The Best of Both Worlds

For many people the term ‘Direct Primary Care’ is something they have never heard of. Although the term itself may be new, the ideas behind it are tried and true. Our parents and grandparents remember a time when doctors would not only make a visit to someone’s home but would know everyone by name. There was a time when doctors had a list of services and associated prices so patients would know how much things cost right up front. There was a time when one medical office could handle most, if not all, of a person’s day-to-day health needs. It’s hard to believe this was the norm not so long ago.

The way we give and receive care has changed significantly in the past few decades. The modern doctor’s office is streamlined to accommodate large numbers of patients as efficiently as possible. Deciding what to charge for a medical visit has become so complex that most clinics hire specialists whose sole responsibility is to review medical notes to try and match a patient with a set of codes. In addition, providers are so far removed from the process of dispensing medications that all too often patients leave a pharmacy empty-handed when they find out a prescription their doctor has prescribed is too expensive or not covered by their insurance plan.

Over the same span of time there have also been some monumental advances in health care.
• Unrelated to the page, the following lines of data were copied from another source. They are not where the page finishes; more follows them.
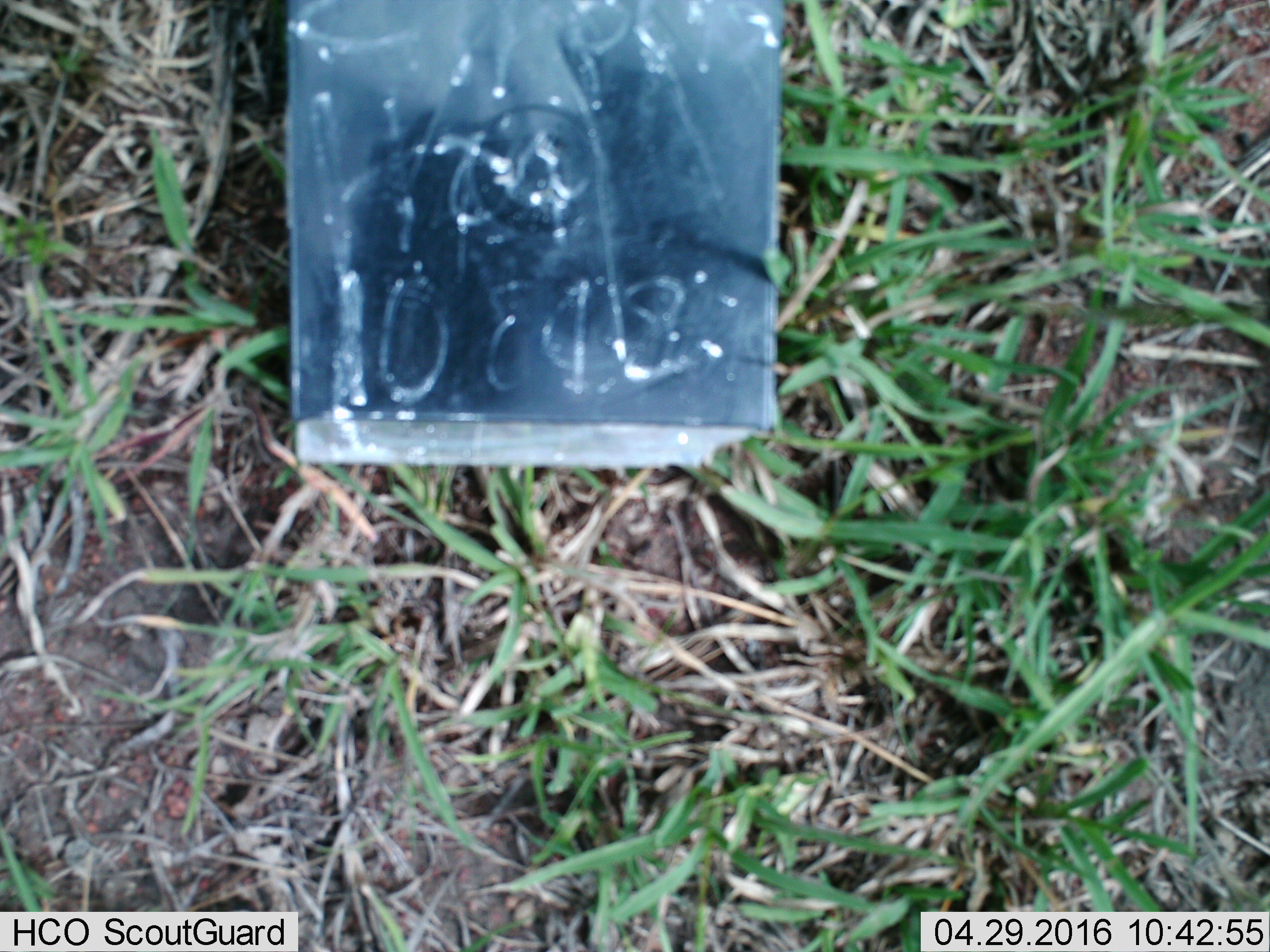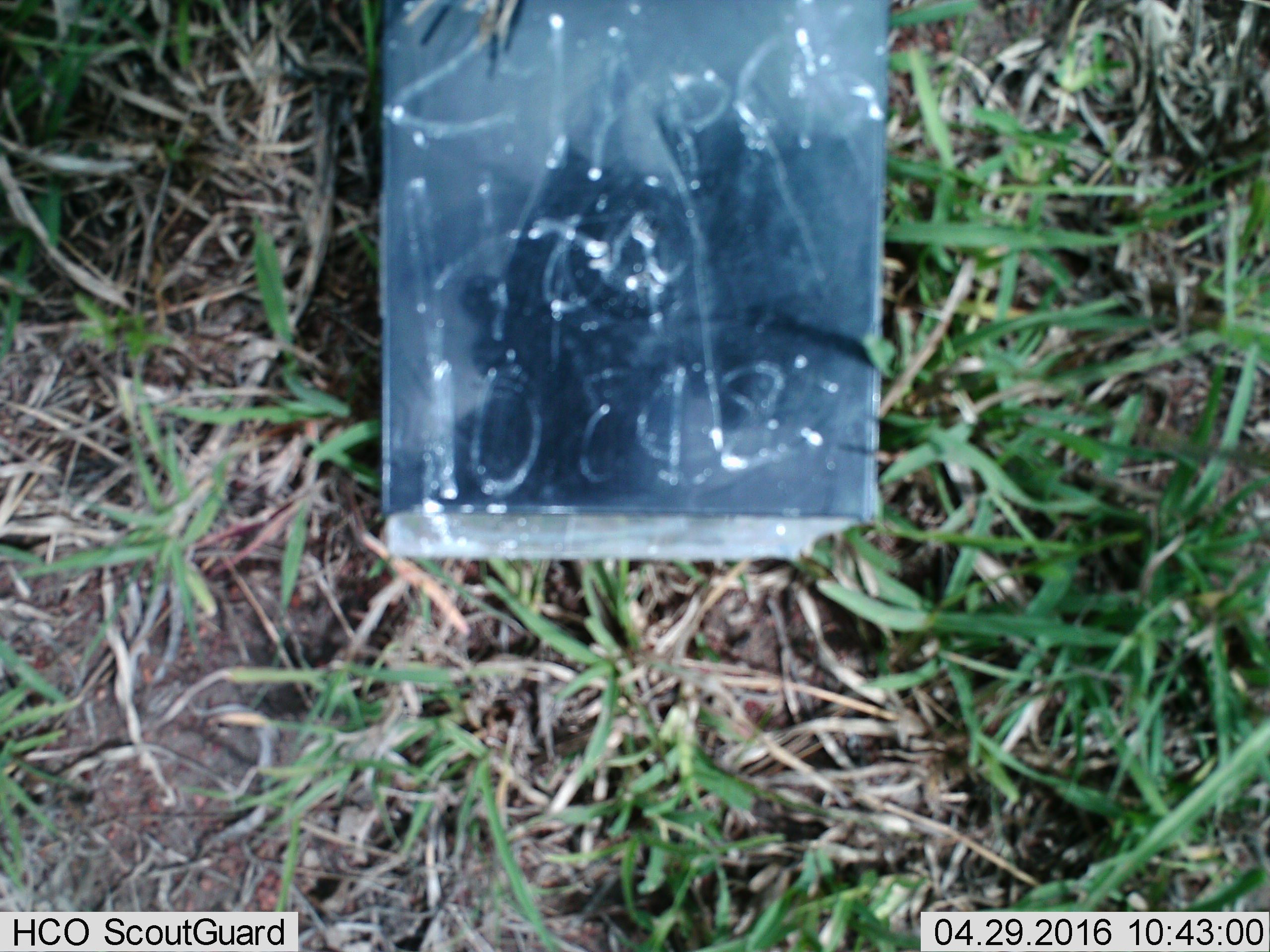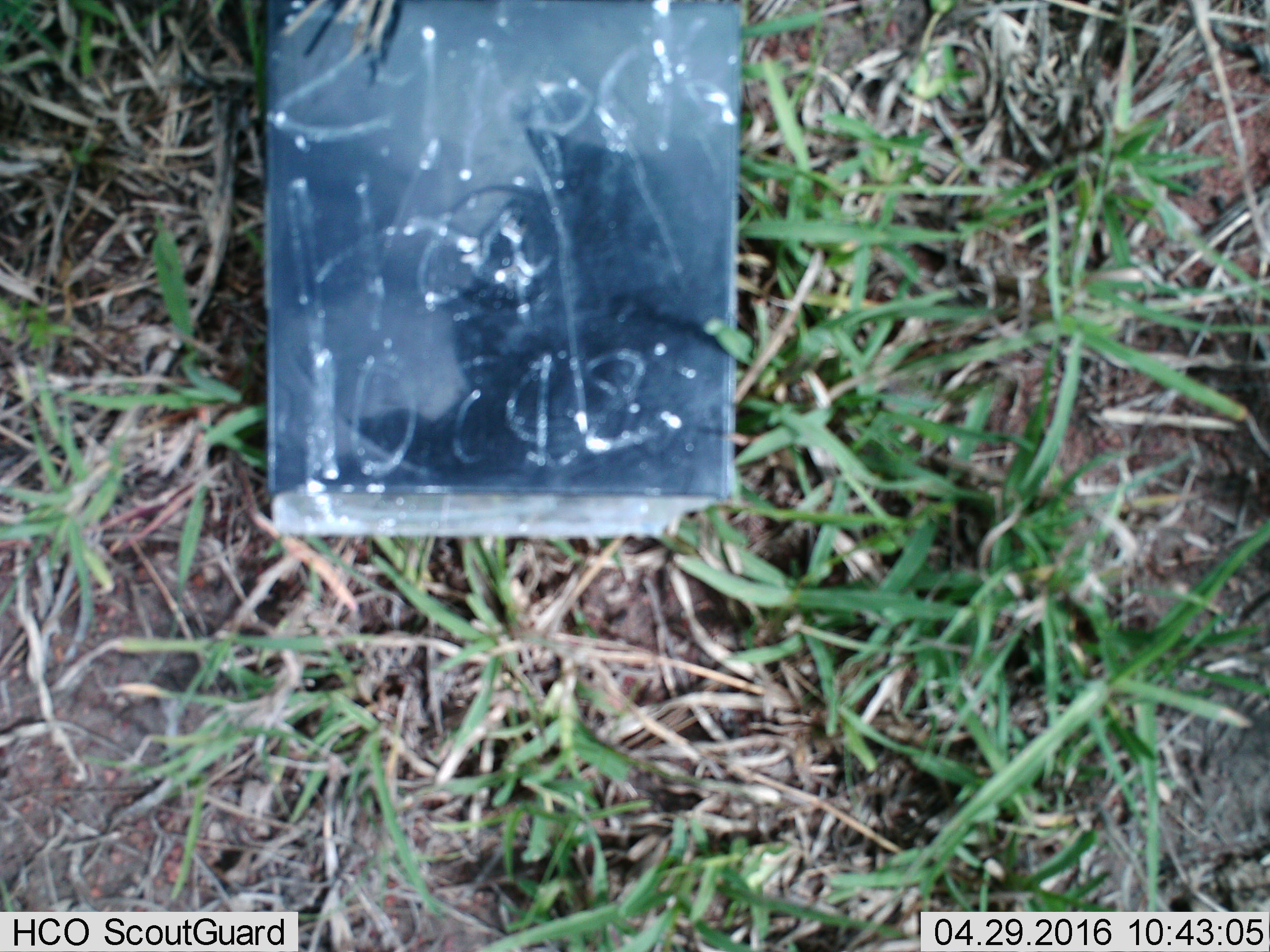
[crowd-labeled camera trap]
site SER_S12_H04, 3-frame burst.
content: unidentified animal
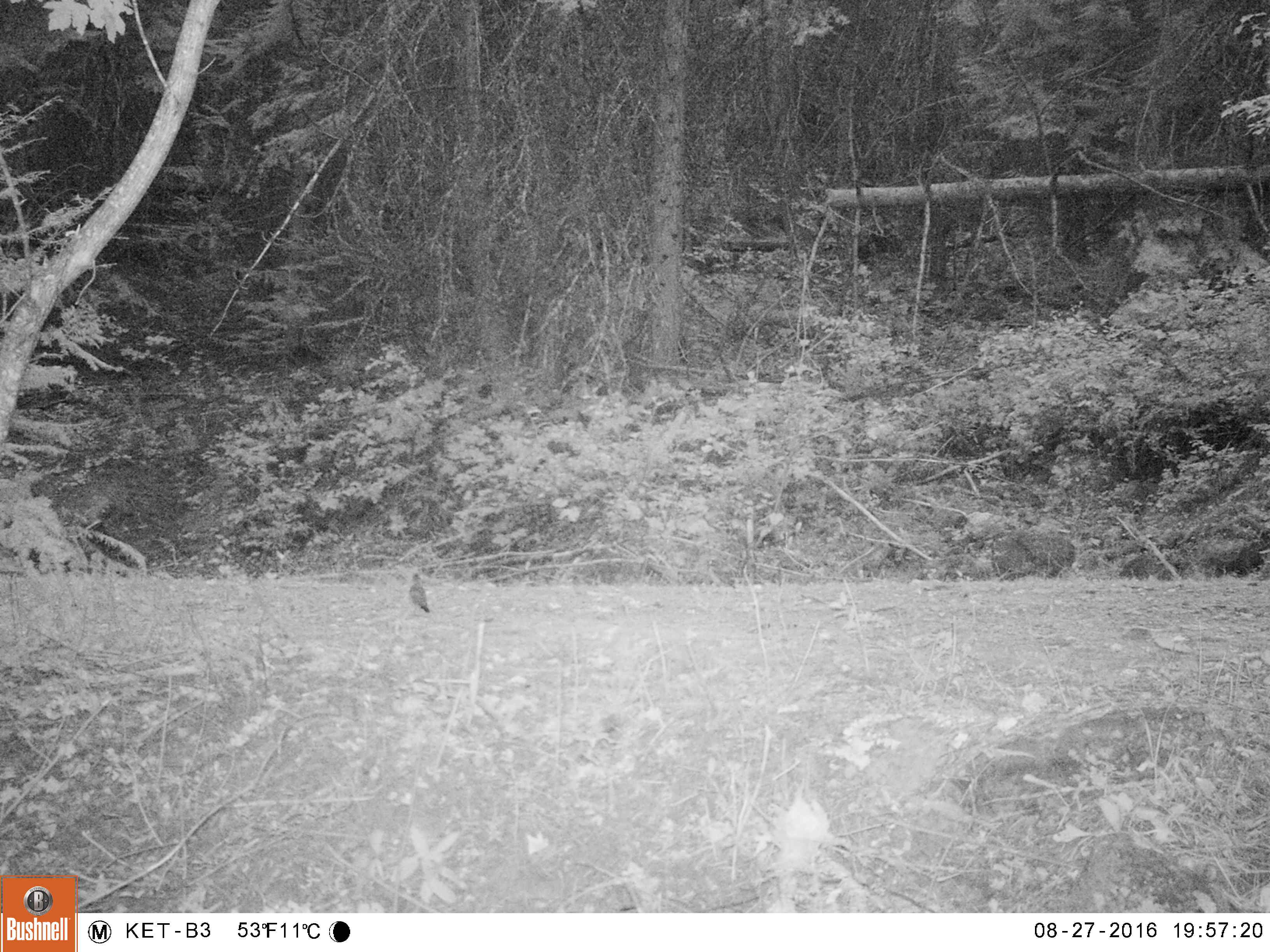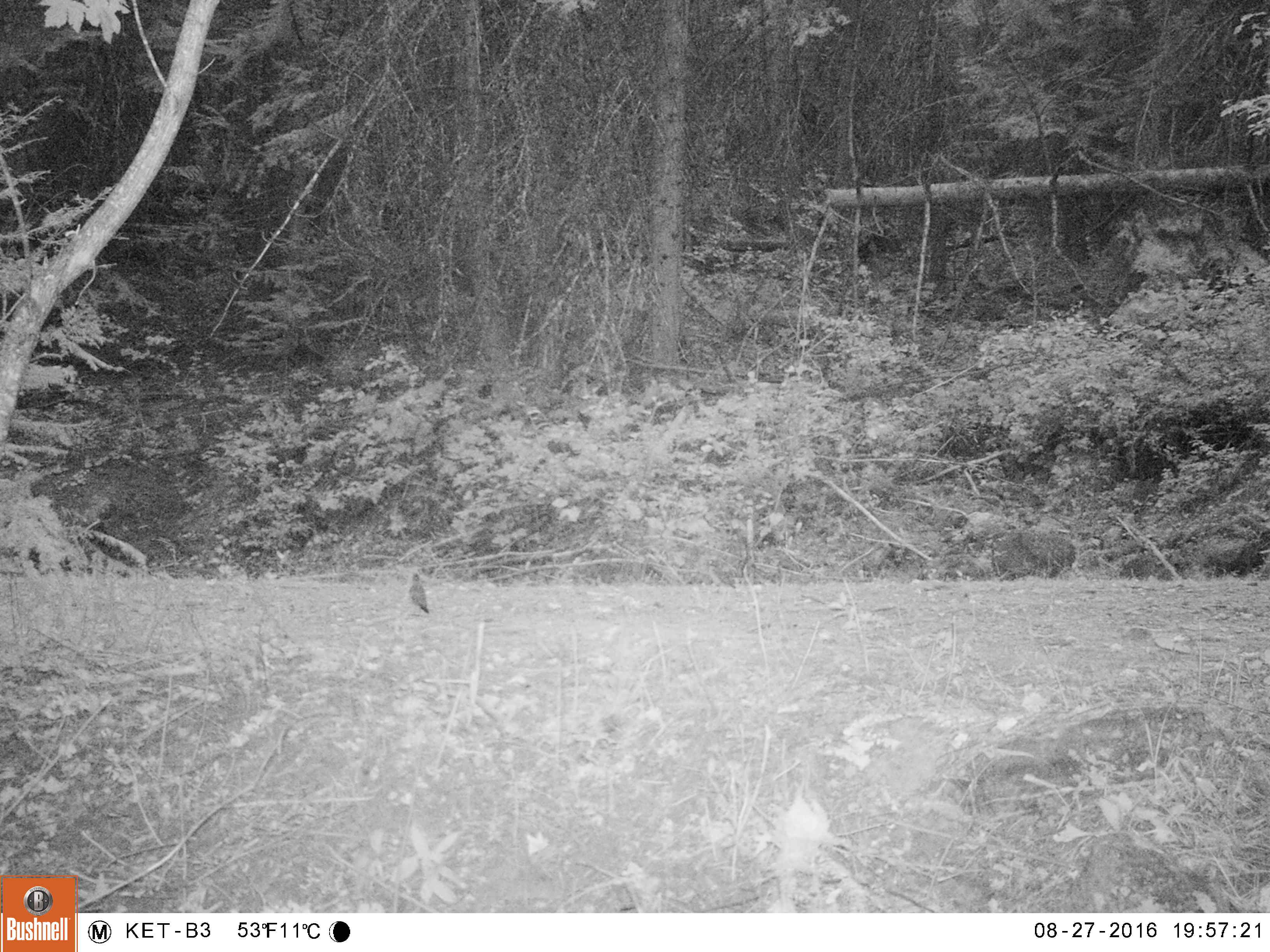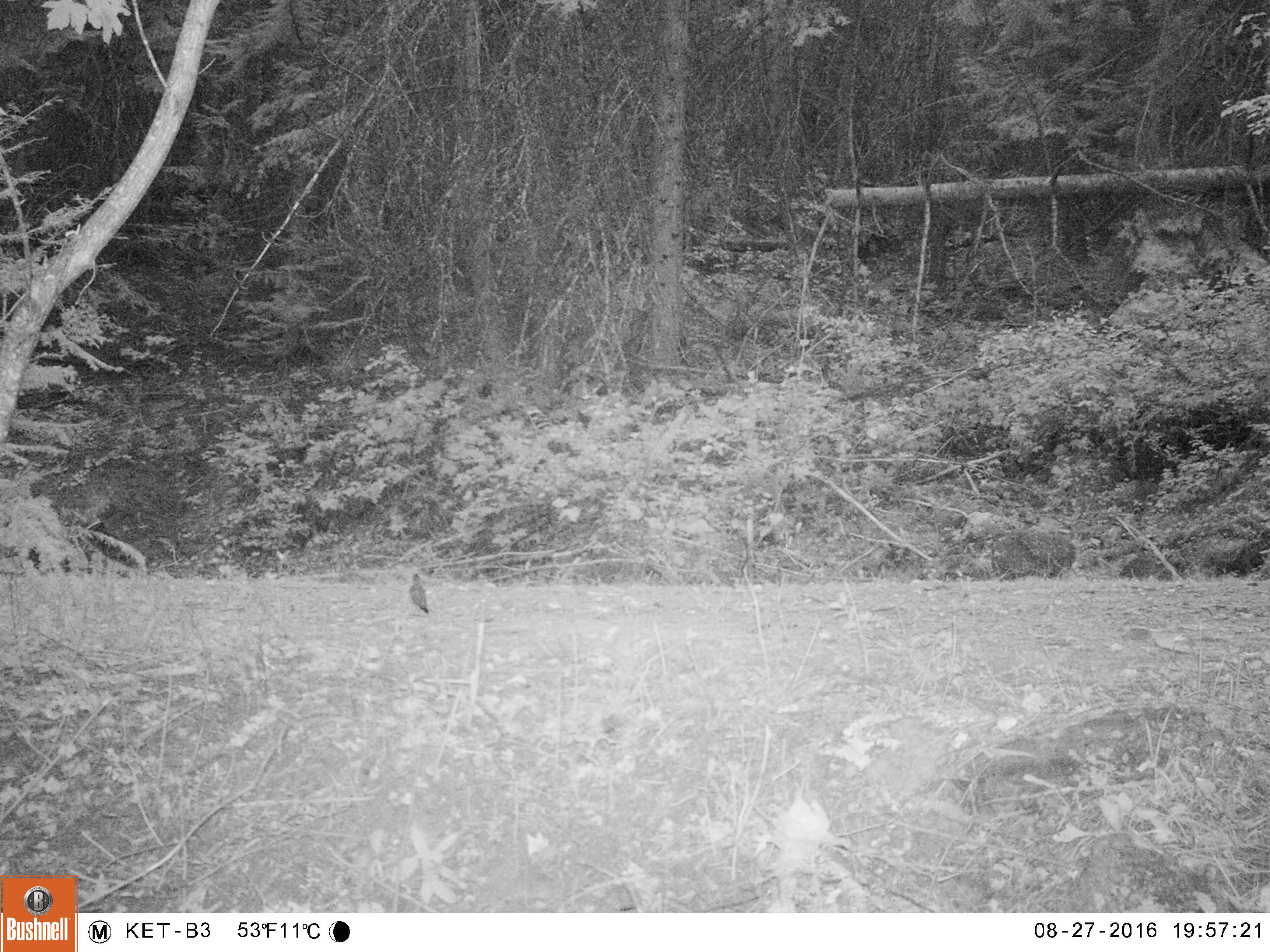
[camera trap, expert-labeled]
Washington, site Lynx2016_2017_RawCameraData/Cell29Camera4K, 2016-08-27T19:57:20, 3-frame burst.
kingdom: Animalia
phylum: Chordata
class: Aves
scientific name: Aves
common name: birds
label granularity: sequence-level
We now have better and more far reaching ability to analyze and act on medical data for individuals and populations. We also have access to more evidence on which to base treatment decisions. There are studies being published every week comparing different medications and types of treatments, the results of which have the potential to help people live healthier and longer lives. Despite these advances, many people can’t help but feel neglected and left behind by the current medical system.

As a family doctor, I see Direct Primary Care (DPC) as the bridge between the old medical system and the new medical system. We can’t ignore the medical advances of the last century but at the same time, we can’t forget the incredible power of relationship-based care from a provider who knows you and takes the time to offer the best care possible. What this looks like in practice is smaller clinics with more time for doctors to give great care. If a medicine is prescribed, we can put it in your hand at an affordable price. It looks like full spectrum primary care for an up-front fee that is fair from both the doctor and the patient perspective. If something isn’t practical or safe to do in the office, it looks like having an advocate who will help navigate the medical system to find the best solution medically and financially, whether that means finding discount X-rays, MRIs or specialty providers who can give discount prices to DPC members. Direct Primary Care encompasses all of these time-tested ideas in a new package, giving patients and doctors the best of both worlds.